>> Start DATA SHOWN
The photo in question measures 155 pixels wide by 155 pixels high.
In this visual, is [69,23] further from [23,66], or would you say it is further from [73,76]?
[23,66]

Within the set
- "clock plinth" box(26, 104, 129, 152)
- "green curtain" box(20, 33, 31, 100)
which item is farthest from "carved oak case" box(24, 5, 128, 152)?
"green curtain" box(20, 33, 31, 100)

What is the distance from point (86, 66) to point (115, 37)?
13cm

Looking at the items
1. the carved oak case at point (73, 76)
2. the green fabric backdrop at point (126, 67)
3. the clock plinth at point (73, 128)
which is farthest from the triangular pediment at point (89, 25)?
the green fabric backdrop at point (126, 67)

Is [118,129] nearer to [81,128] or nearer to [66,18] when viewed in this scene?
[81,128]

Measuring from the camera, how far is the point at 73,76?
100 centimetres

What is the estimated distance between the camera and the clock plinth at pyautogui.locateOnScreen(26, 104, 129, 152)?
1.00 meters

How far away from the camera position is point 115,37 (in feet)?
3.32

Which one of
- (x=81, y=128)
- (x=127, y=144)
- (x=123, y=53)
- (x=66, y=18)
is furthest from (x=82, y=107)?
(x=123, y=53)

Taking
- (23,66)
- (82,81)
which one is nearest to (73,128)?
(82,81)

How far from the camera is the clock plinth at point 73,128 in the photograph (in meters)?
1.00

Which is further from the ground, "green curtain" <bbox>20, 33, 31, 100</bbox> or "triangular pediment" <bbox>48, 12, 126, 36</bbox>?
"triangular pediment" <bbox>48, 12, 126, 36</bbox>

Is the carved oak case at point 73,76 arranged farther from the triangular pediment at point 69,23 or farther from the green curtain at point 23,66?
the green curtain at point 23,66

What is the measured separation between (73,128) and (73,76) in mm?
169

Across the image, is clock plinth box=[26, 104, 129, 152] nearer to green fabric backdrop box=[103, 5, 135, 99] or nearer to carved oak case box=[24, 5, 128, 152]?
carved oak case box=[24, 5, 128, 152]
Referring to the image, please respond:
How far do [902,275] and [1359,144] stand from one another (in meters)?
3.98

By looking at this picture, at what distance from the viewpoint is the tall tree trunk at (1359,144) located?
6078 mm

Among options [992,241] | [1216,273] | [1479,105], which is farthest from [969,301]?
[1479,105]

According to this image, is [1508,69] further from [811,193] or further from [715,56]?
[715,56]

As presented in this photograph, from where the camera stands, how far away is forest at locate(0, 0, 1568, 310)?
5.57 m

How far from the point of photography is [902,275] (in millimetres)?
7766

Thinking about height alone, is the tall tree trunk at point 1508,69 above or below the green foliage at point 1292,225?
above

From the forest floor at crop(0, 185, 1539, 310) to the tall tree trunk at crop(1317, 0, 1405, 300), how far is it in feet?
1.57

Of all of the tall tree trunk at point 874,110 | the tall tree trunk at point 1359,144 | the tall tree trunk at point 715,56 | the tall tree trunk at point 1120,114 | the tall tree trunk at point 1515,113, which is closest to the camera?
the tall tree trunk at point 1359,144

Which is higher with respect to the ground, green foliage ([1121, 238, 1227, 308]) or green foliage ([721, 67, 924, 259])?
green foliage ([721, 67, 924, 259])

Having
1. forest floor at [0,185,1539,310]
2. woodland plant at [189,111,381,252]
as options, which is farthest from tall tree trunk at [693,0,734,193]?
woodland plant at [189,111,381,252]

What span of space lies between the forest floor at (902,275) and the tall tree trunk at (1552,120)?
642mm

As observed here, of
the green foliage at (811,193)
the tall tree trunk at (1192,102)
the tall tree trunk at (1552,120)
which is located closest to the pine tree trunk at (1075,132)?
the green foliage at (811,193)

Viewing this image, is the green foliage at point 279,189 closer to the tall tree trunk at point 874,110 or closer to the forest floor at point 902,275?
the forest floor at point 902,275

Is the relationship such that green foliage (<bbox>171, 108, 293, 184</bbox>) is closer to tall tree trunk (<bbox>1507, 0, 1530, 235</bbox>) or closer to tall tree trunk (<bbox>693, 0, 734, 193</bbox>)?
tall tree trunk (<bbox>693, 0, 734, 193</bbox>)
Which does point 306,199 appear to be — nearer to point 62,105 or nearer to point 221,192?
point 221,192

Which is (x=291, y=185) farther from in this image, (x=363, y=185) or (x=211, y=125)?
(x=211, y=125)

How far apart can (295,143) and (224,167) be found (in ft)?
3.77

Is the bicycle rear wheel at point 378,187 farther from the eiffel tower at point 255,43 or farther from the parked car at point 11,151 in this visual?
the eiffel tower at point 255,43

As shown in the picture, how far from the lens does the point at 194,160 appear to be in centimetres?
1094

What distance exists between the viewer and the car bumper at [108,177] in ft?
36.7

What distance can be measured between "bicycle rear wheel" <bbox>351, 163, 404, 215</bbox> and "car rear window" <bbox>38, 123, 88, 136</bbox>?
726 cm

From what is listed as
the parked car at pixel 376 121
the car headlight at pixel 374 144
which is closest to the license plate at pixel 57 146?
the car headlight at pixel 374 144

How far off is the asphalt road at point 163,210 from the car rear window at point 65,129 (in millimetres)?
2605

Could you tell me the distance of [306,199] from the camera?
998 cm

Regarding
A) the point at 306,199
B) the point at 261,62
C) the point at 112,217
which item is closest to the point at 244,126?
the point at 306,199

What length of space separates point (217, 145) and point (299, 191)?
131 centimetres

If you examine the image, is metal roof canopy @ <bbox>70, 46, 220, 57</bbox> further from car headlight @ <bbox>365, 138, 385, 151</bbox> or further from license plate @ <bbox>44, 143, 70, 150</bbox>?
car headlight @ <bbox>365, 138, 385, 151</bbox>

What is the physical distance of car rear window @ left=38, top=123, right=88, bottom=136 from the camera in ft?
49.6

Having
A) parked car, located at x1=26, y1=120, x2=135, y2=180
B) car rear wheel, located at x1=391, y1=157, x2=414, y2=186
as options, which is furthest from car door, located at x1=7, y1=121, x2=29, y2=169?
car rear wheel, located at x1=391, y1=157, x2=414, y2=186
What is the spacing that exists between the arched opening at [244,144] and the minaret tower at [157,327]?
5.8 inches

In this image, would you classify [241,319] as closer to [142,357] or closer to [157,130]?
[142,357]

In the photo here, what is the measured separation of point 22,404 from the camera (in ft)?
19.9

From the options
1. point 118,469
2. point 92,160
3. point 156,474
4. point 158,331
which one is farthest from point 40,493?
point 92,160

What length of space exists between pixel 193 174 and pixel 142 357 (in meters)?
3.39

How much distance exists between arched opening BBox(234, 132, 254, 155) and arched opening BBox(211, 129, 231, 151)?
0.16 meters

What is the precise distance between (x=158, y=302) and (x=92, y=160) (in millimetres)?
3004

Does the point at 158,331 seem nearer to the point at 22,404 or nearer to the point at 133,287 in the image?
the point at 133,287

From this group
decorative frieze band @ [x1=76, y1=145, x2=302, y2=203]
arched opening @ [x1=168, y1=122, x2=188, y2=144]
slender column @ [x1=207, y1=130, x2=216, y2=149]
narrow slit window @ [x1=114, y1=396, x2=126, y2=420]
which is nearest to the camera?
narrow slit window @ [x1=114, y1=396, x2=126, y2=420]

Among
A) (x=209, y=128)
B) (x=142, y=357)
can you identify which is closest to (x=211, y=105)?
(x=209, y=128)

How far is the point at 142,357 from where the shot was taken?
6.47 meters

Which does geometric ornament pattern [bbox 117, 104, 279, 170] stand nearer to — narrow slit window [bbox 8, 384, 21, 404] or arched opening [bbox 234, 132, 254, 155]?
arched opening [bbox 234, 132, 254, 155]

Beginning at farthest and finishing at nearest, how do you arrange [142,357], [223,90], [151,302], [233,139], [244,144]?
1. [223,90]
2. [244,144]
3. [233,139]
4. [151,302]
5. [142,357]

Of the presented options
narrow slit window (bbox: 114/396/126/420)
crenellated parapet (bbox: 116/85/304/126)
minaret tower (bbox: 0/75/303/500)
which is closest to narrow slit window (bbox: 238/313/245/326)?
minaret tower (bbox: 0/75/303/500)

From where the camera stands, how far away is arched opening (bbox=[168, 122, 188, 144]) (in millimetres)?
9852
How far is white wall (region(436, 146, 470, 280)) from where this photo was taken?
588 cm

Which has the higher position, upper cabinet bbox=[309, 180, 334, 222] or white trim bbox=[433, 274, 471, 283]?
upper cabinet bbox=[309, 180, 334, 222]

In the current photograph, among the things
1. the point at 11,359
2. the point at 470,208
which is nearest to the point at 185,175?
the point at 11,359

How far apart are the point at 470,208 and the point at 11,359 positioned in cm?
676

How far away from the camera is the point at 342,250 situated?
>> End DATA SHOWN
WHAT TO DO :: Set down nothing but the lines from the one with "How far is the point at 142,357" through the end of the records, keeping each line exactly as written and including both ends.

RESULT BELOW ::
How far is the point at 142,357 from where the shot was taken?
6.47 meters

Which does geometric ornament pattern [bbox 117, 104, 279, 170] stand nearer to — narrow slit window [bbox 8, 384, 21, 404] or arched opening [bbox 234, 132, 254, 155]?
arched opening [bbox 234, 132, 254, 155]

Beginning at farthest and finishing at nearest, how do you arrange [142,357], [223,90], [151,302], [233,139], [244,144]?
1. [223,90]
2. [244,144]
3. [233,139]
4. [151,302]
5. [142,357]

Of the presented options
narrow slit window (bbox: 114/396/126/420)
crenellated parapet (bbox: 116/85/304/126)
minaret tower (bbox: 0/75/303/500)
which is closest to narrow slit window (bbox: 238/313/245/326)?
minaret tower (bbox: 0/75/303/500)

From where the camera stands, how far away is arched opening (bbox=[168, 122, 188, 144]) (in millimetres)?
9852
How far is white wall (region(436, 146, 470, 280)) from where this photo was taken?
588 cm

Which has the higher position, upper cabinet bbox=[309, 180, 334, 222] or white trim bbox=[433, 274, 471, 283]?
upper cabinet bbox=[309, 180, 334, 222]

In the current photograph, among the things
1. the point at 11,359
2. the point at 470,208
which is nearest to the point at 185,175?
the point at 11,359

How far apart are the point at 470,208 and the point at 11,359 positioned in cm?
676

How far away from the camera is the point at 342,250 situated?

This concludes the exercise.